BASS6 Antibody

What is BAG6/BAT3 protein and what cellular functions does it serve?

BAG6/BAT3 functions as an ATP-independent molecular chaperone that prevents the aggregation of misfolded and hydrophobic patches-containing proteins. It serves as part of a cytosolic protein quality control complex (the BAG6/BAT3 complex) that maintains client proteins in a soluble state and participates in their proper delivery to the endoplasmic reticulum .

The protein plays multiple critical roles:

• Post-translational delivery of tail-anchored/type II transmembrane proteins to the ER membrane

• Sorting platform for mislocalized secretory pathway proteins

• Participation in endoplasmic reticulum-associated degradation (ERAD)

• Interaction with ribosomes to facilitate protein trafficking

When client proteins cannot be properly delivered to the endoplasmic reticulum, they are ubiquitinated by RNF126 (an E3 ubiquitin-protein ligase associated with BAG6) and sorted to the proteasome for degradation .

What experimental applications are BAG6/BAT3 antibodies validated for?

BAG6/BAT3 antibodies have been validated for multiple experimental applications according to available product data:

Most commercially available antibodies are tested on human, mouse, and rat samples, with observed molecular weight around 150 kDa, though the calculated molecular weight is approximately 119 kDa .

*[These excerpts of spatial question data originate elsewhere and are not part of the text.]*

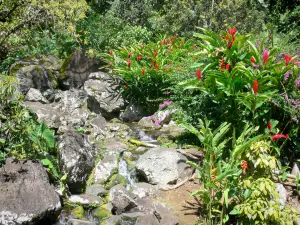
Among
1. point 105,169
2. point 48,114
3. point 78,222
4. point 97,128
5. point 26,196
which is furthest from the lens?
point 97,128

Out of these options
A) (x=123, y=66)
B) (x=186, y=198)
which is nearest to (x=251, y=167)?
(x=186, y=198)

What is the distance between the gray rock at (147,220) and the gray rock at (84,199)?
0.94 metres

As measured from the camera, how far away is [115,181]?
21.1ft

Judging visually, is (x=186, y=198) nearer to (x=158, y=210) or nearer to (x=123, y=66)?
(x=158, y=210)

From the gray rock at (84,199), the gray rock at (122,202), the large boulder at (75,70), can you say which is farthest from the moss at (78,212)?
the large boulder at (75,70)

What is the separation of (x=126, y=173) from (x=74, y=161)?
3.75 feet

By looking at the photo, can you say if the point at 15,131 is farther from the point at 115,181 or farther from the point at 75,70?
the point at 75,70

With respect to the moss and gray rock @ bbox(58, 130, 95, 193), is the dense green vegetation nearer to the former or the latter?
gray rock @ bbox(58, 130, 95, 193)

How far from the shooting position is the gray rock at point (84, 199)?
5.81 metres

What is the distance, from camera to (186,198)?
233 inches

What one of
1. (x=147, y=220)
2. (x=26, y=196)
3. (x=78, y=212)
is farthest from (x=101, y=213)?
(x=26, y=196)

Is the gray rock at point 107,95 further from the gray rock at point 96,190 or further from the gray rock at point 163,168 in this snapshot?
the gray rock at point 96,190

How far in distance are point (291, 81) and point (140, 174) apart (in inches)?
122

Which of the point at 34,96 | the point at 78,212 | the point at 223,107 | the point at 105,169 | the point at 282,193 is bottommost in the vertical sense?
the point at 78,212
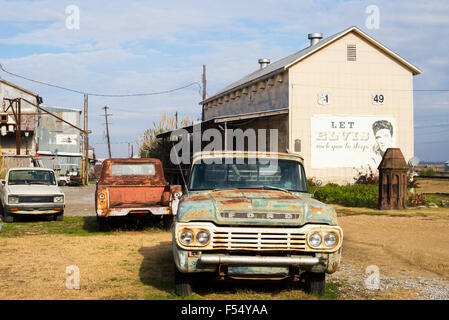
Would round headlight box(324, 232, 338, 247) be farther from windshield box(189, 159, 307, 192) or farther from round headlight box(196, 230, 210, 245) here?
windshield box(189, 159, 307, 192)

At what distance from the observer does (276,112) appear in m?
23.8

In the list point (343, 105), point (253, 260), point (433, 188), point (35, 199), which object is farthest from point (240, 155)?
point (433, 188)

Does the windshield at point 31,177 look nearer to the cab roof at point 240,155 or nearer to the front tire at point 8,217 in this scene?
the front tire at point 8,217

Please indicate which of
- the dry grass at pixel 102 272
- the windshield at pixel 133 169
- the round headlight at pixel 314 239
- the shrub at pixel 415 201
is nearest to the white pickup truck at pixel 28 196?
the windshield at pixel 133 169

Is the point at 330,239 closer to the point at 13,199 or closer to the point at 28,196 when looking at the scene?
the point at 28,196

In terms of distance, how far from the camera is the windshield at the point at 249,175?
22.4ft

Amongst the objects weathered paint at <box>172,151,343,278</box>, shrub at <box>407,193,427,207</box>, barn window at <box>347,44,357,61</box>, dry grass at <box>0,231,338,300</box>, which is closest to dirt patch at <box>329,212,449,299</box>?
dry grass at <box>0,231,338,300</box>

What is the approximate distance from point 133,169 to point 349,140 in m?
14.3

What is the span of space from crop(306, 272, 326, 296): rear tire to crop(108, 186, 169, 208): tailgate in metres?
6.93

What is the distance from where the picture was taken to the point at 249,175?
6.99 m

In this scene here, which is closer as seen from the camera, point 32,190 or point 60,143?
point 32,190

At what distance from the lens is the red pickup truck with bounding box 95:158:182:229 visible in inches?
456

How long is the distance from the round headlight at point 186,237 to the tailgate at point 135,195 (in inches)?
278

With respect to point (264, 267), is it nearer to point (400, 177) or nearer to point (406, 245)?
point (406, 245)
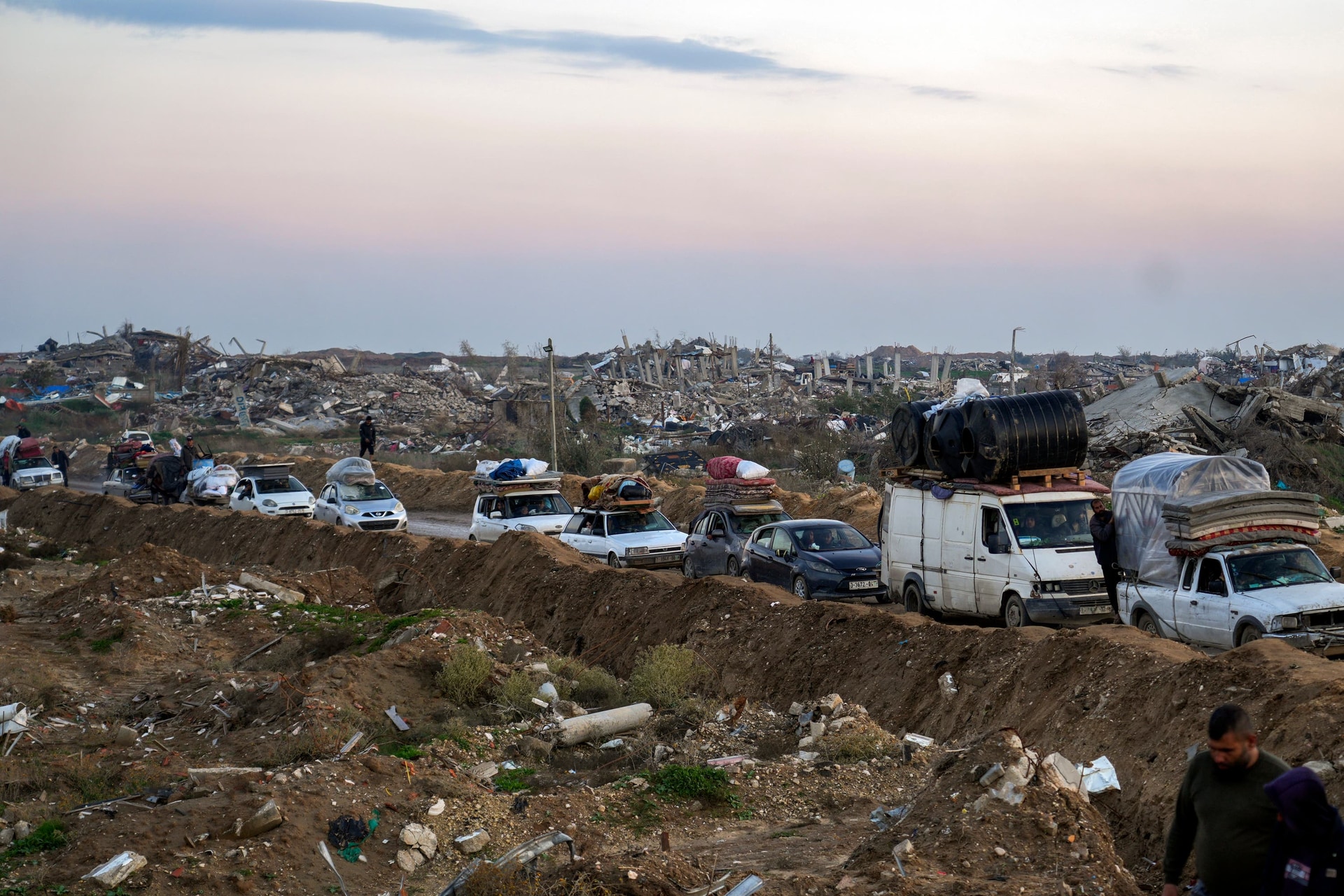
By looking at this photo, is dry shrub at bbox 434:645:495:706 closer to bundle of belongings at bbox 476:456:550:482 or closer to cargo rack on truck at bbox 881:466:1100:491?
cargo rack on truck at bbox 881:466:1100:491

How should researchers prepare samples for optimal BAG6/BAT3 antibody detection?

For immunohistochemistry applications using paraffin-embedded sections, heat-mediated antigen retrieval in EDTA buffer (pH 8.0) is recommended. Fixation with paraformaldehyde (PFA) is preferred over formalin due to its better tissue penetration ability .

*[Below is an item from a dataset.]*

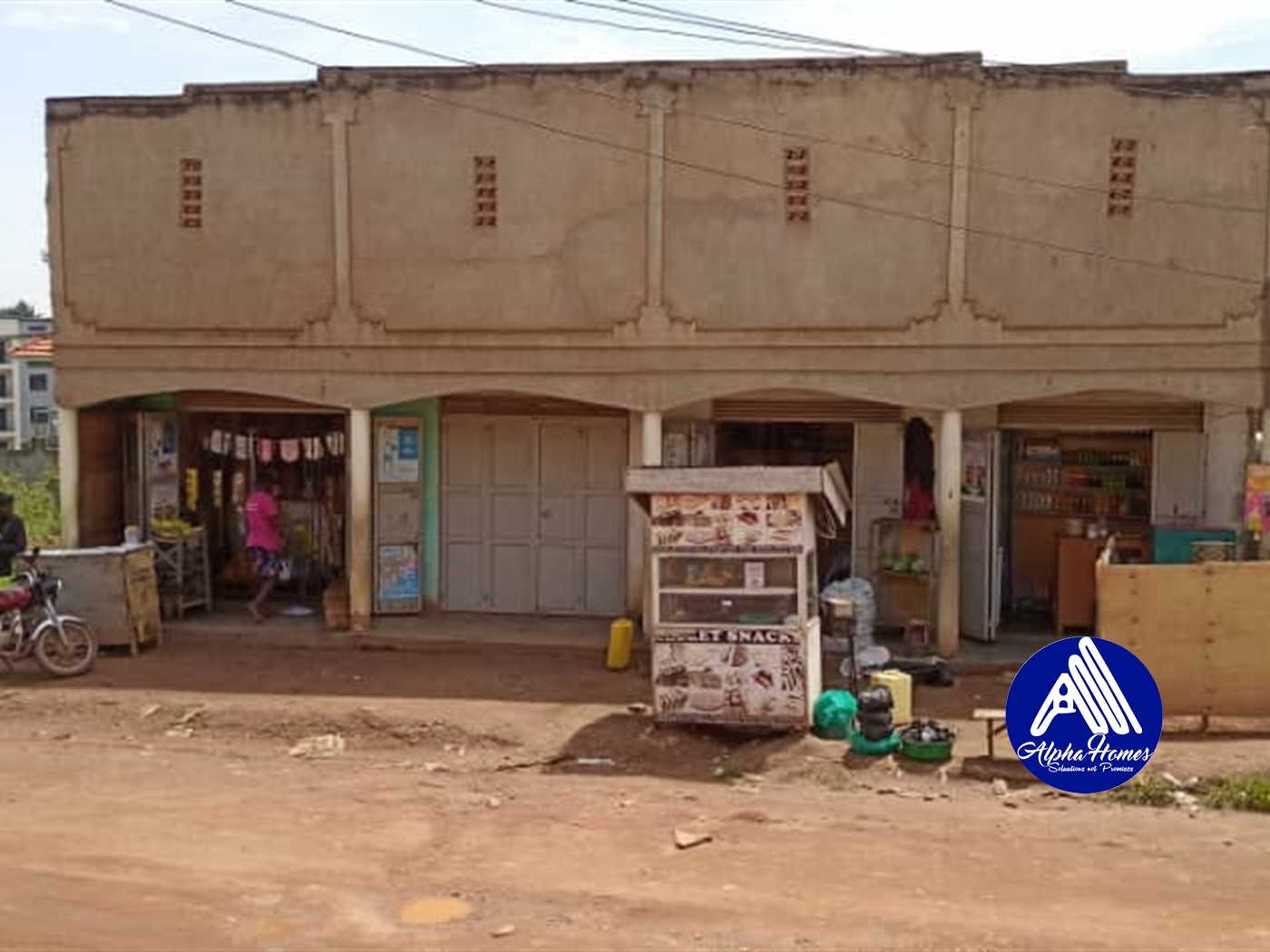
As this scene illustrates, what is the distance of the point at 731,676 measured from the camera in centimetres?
1112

For flow cytometry applications requiring intracellular staining, samples should be:

• Fixed with 4% paraformaldehyde

• Permeabilized with appropriate permeabilization buffer

• Blocked with 10% normal goat serum

• Incubated with antibody at recommended concentration (typically 1-3 μg/1×10^6 cells)

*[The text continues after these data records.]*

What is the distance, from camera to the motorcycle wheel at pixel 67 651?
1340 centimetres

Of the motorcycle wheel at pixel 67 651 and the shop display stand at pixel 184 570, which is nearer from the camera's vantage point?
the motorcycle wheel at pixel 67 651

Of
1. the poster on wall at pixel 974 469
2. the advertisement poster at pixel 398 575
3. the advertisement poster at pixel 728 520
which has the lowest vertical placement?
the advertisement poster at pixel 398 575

For western blot applications, recommended protocols include:

• Sample loading: 30 μg of sample under reducing conditions

• Blocking: 5% non-fat milk/TBS for 1.5 hours at room temperature

• Primary antibody incubation: 0.5 μg/mL overnight at 4°C

• Secondary antibody: Anti-rabbit IgG conjugated to appropriate detection system (HRP, FITC, etc.)

How do bispecific antibodies (BsAbs) differ from conventional monoclonal antibodies in research applications?

Bispecific antibodies are engineered to bind two distinct targets instead of one, while maintaining the epitope specificity and manufacturability of conventional monoclonal antibodies . This dual-targeting capability offers several research advantages:

• Enhanced avidity effect: According to the "avidity hypothesis," BsAbs may surpass combination therapy by increasing binding strength when two receptors are simultaneously engaged on a target cell .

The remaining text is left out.